Demirtaş’ın yaptığı siyasal İslam – kültürel Müslümanlık ayrımı da gerek İslam tarihine gerekse toplumumuzun yakın geçmişine bakıldığında gerçekçi değil. Böyle bir ayrım İslamcılar tarafından günümüze kadar yapılamamış ve her zaman siyasal İslam kültürel Müslümanlığı, kültürel Müslümanlık siyasal İslam’ı beslemiş. Bu ayrım ancak köklü reformlar ve egemen İslam’ı alaşağı eden demokratik devrimlerle, dünya işleri ile din işlerini birbirinden ayırmak demek olan laikliği toplumsallaştırmakla mümkündür. Devrim perspektifi olmadan yapılacak bir kültürel Müslümanlık vurgusu, örneğin, tarikatları sivil toplum kuruluşu olarak yutturmaya çalışan gericilere yol verir.

Demirtaş’ın sürekli vurguladığı, “Kürt hareketinin aydınlanması, modernist çizgisi, kadın özgürlükçü çizgisi”, ilhamını nereden alıyor? Müslümanlıktan mı, yüzlerce yıllık modernite ve son dönemde emekçilerin sosyalist mücadelelerinden mi? Tarihsel süreçleri materyalist bir yöntemle yerli yerine oturtmak, kültürel kökleri yok saymamak elzemdir; ama esin kaynaklarımız ve insanlığımızı nasıl kazandığımız konusu esas olarak geleneksel değil güncel ve modern bir konudur.

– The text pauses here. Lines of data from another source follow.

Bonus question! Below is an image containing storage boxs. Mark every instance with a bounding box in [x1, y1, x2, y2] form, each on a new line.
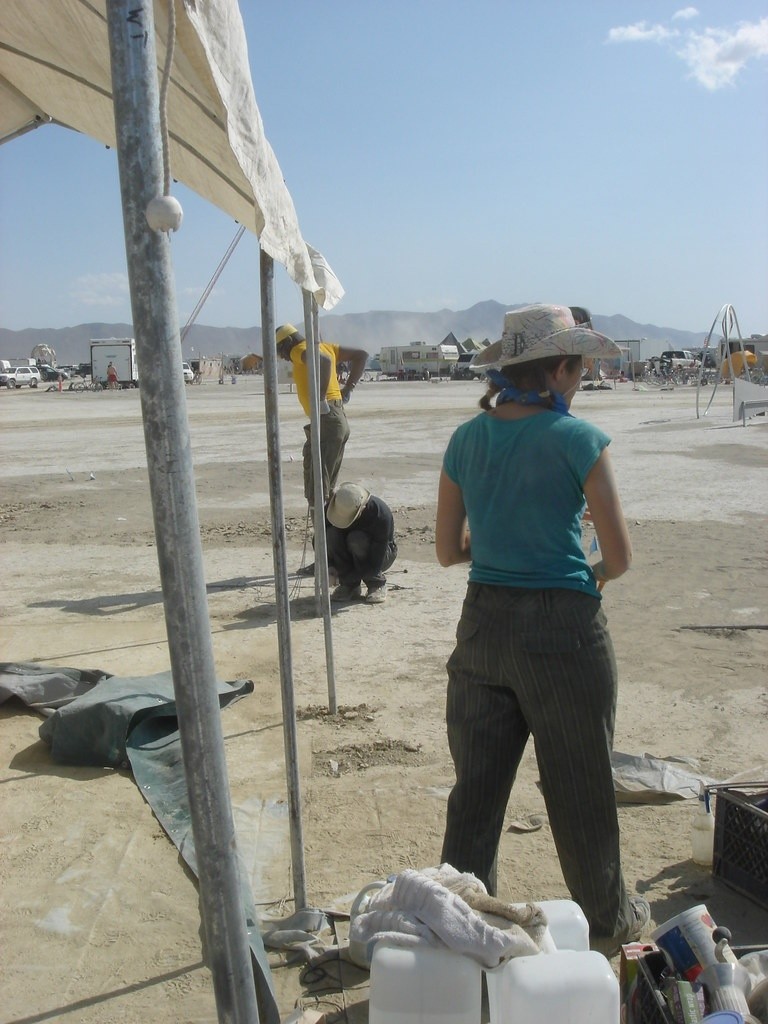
[712, 787, 768, 911]
[620, 943, 768, 1024]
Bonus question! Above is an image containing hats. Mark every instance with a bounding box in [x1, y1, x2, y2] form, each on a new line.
[469, 303, 626, 371]
[327, 481, 371, 528]
[275, 323, 302, 350]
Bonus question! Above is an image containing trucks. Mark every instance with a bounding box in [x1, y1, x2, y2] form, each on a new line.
[380, 341, 459, 381]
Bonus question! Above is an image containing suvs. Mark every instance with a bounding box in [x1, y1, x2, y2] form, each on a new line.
[182, 362, 193, 385]
[454, 353, 481, 380]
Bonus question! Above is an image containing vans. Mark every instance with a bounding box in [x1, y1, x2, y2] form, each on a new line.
[0, 367, 41, 389]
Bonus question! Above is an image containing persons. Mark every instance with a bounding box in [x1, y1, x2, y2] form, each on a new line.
[437, 306, 650, 959]
[311, 482, 398, 602]
[276, 323, 369, 576]
[425, 368, 429, 380]
[107, 364, 120, 391]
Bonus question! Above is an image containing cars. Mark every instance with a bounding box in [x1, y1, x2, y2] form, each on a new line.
[0, 358, 92, 382]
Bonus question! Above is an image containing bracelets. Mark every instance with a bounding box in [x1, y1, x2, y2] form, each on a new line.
[347, 379, 356, 387]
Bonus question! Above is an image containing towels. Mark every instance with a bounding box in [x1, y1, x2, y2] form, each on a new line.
[348, 859, 557, 972]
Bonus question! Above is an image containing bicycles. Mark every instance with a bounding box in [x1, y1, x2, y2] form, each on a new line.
[74, 375, 104, 393]
[194, 371, 202, 385]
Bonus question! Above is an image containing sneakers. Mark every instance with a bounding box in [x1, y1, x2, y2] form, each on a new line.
[331, 584, 362, 602]
[590, 893, 650, 958]
[366, 584, 388, 603]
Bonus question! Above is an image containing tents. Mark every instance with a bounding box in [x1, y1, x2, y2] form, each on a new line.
[0, 0, 346, 911]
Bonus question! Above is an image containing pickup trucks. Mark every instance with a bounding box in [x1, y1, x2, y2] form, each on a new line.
[654, 350, 702, 375]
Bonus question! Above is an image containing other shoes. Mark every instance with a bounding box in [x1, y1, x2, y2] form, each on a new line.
[329, 568, 340, 585]
[298, 564, 314, 576]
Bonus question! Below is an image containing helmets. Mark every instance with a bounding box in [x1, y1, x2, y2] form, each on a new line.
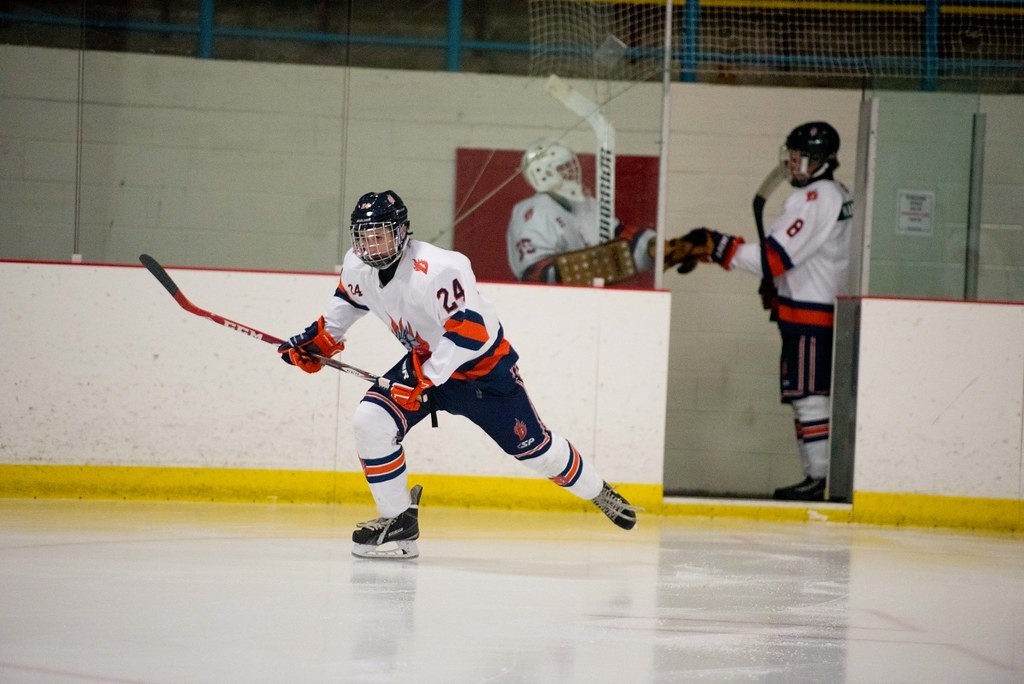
[785, 121, 840, 189]
[520, 137, 585, 202]
[350, 190, 409, 267]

Bu tartışmalar bir köşe yazısının boyutlarını aşıyor. Belki Demirtaş’ın savunması bağlamında Bilim ve Gelecek dergisinin geniş dosyalarında yeniden yaparız. Elbette suçlamadan değil tartışmadan söz ediyorum, ki Savunma bunu hak ediyor. Demirtaş’ı baştan İslamcılığa sapmakla, bir tür Kürt-İslam sentezi geliştirmekle damgalamak verimli bir tartışmanın önünü kapayacaktır. Verimli tartışmalar yapmaya ihtiyacımız var.